Dr. Melnick started with a simple but powerful reframe. “Burnout does not come from too much to do,” she explained. “Burnout comes from too little power.” Not power in a traditional or positional sense, but the emotional and professional sense of agency. The knowledge that your actions make a difference, that you can adapt to changing circumstances, and that your ideas and contributions are taken seriously. This is what research calls self efficacy, and it is the key factor that predicts well being at work, more than workload, flexibility, or having a good boss.
This is not just theory. One CEO Sharon coached, let us call him Lucas, put it into vivid relief. Reporting directly to the global CEO, Lucas had a significant mandate until it was taken away overnight. Functions he led were reassigned without discussion. Suddenly he was left to implement a strategy he disagreed with, leading a transformation that effectively rendered his team obsolete.
He considered taking a sabbatical. He told Sharon, “I just do not have the same energy, not in my work, not in my life.” Classic signs of burnout emerged: exhaustion that sleep could not fix, cynicism about leadership, and a diminished sense of purpose. High achiever or not, Lucas felt powerless.
But here is where the story turns. Sharon asked him a deceptively simple question: “What if this situation is happening for you, not to you?” After a thoughtful pause, Lucas realized that the changes frustrating him could actually free his team to focus on higher value strategic efforts he had long wanted to advance. That shift in perspective, reclaiming the driver’s seat even inside constraints, reignited his sense of agency. He did not quit. He led.
That story has stayed with me, especially when I reflect on my own experiences navigating high pressure environments. What I have observed time and time again is that the leaders who withstand intense demands are not necessarily the most resilient in the traditional sense. They are the ones who know where their influence lies and act decisively within it, even when they cannot control the entire chessboard.
As Sharon reminded me, this is not about managing time. It is about managing power. And that is the kind of power worth cultivating: not being in power, but being in your power.
The research backs this up. A comprehensive McKinsey study found that a sense of self efficacy is three times more predictive of workplace well being than any other factor. That is not just a personal insight. It is a leadership imperative.
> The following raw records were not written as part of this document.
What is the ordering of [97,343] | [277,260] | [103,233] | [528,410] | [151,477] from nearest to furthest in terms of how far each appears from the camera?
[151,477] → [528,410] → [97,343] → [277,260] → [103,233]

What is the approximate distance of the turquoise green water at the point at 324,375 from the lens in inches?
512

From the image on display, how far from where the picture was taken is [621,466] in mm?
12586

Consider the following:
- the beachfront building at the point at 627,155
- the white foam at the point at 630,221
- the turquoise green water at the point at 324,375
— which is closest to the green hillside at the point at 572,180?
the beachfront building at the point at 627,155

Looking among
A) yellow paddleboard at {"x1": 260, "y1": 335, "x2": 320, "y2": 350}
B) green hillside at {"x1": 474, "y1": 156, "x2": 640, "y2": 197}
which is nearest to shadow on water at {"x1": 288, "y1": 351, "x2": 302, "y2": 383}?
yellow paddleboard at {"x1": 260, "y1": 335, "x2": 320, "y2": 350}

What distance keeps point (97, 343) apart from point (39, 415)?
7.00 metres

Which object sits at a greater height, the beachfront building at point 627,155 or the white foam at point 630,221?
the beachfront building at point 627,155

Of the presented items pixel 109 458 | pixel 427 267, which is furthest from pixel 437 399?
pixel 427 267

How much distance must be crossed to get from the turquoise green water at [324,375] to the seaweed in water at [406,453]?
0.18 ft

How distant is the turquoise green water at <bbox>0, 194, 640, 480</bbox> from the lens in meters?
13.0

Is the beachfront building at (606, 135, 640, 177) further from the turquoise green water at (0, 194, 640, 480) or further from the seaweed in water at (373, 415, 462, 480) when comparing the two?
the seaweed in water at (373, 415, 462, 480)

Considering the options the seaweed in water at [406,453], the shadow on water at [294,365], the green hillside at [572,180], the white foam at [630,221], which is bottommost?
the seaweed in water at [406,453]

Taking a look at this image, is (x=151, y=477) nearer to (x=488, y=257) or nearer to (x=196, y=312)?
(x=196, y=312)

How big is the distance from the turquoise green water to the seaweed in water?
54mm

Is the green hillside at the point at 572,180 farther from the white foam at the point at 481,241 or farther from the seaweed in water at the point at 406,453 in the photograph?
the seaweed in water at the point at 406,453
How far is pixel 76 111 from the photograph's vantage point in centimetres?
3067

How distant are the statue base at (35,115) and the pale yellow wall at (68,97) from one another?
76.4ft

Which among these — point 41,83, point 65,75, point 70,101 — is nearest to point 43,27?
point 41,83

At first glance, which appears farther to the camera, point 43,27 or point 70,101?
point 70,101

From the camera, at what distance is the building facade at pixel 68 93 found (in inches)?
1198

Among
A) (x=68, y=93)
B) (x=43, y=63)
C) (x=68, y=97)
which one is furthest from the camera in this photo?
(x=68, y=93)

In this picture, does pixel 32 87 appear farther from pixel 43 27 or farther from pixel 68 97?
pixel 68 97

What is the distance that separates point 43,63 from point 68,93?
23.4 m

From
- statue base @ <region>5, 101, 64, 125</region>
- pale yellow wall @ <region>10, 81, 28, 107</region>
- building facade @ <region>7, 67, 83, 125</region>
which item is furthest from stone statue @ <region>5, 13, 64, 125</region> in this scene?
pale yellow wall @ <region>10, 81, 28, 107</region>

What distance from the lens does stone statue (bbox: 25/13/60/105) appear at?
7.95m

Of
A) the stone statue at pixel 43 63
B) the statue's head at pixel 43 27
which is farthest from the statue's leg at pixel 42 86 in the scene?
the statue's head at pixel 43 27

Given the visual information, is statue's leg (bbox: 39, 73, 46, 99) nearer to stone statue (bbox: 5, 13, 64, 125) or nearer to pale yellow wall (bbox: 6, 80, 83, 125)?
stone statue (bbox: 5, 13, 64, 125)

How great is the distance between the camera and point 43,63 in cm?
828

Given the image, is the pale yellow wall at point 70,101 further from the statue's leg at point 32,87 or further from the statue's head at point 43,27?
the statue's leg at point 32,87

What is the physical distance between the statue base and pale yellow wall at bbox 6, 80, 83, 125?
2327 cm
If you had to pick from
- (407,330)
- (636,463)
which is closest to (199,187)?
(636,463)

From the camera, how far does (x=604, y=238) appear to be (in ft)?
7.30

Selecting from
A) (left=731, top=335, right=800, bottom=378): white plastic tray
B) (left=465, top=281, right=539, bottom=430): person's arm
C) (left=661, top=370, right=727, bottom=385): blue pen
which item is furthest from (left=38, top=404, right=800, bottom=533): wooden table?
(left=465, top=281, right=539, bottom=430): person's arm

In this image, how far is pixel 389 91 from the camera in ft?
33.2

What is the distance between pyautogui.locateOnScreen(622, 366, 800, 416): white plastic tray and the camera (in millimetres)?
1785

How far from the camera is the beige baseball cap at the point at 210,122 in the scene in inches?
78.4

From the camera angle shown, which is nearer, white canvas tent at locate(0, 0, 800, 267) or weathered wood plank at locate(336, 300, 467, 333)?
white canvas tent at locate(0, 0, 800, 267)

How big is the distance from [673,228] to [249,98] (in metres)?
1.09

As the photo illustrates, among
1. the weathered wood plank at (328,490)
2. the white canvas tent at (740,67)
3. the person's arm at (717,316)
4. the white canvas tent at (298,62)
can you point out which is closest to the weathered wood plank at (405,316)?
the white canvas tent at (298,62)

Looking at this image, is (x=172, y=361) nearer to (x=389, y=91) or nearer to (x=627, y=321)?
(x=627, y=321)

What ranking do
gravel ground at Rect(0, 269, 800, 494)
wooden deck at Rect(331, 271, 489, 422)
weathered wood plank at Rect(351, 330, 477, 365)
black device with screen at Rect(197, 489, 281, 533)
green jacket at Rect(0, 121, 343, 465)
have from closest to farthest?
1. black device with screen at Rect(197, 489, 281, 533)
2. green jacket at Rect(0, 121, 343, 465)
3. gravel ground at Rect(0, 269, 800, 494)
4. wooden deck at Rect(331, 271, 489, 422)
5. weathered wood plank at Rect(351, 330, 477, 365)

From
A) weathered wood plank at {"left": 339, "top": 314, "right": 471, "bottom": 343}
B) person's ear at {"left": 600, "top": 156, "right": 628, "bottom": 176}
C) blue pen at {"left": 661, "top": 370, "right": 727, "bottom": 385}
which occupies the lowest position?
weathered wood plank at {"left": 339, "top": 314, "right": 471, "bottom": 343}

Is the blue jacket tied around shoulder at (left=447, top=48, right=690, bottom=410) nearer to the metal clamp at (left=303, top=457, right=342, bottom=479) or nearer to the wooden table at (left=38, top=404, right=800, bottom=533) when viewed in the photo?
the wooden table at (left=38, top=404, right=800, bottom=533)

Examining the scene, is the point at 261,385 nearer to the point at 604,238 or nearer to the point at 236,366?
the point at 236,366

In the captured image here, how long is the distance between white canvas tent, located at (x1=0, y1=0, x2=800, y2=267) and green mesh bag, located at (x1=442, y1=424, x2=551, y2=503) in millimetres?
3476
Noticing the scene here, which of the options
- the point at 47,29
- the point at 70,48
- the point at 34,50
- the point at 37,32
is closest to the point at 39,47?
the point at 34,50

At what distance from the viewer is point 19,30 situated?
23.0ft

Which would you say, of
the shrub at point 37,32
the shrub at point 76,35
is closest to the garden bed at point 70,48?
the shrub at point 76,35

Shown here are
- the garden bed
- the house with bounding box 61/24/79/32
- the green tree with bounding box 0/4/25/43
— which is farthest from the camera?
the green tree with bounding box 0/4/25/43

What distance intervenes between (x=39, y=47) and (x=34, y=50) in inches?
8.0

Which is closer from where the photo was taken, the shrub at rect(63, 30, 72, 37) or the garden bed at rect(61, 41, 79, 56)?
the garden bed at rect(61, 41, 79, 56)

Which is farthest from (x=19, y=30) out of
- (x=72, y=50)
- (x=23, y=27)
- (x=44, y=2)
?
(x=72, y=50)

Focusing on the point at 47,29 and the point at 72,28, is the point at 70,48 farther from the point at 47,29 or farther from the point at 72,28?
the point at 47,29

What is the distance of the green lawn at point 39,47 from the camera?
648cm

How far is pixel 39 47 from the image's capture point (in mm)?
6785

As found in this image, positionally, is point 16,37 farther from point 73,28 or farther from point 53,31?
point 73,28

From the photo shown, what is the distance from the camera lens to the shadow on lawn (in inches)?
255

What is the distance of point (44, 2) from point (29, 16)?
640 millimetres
Because here is the uncomfortable truth: leaders can unintentionally take away their team’s power. Consider Lucas’ CEO, who made sweeping decisions without input. Without intending to, he created the kind of environment where disengagement and burnout thrive. As Sharon put it, “A leader creates the weather.”
So what does this mean in practice? What can we actually do?
For yourself: Begin by doing a power inventory. Ask yourself what you can control in this situation. Clarify your priorities. Focus your energy where your impact is highest. And most importantly, reframe setbacks so they become sources of learning, not diminishment.
For your team: Create environments where autonomy and contribution are clear. Ask your people where they feel stuck and what would help them feel more in control. Make space for their input. Communicate what they can count on and where they can shape the path forward. Help them restore their sense of personal power, especially in times of business turbulence.
That kind of leadership does not just prevent burnout. It builds the trust and energy that drive performance, loyalty, and long term success. And in a world where volatility is only increasing, that might be the most valuable kind of power of all.


“What if this is happening for you, not to you!?” What a powerful mindset shift made possible by that question! Great piece; thank you for this.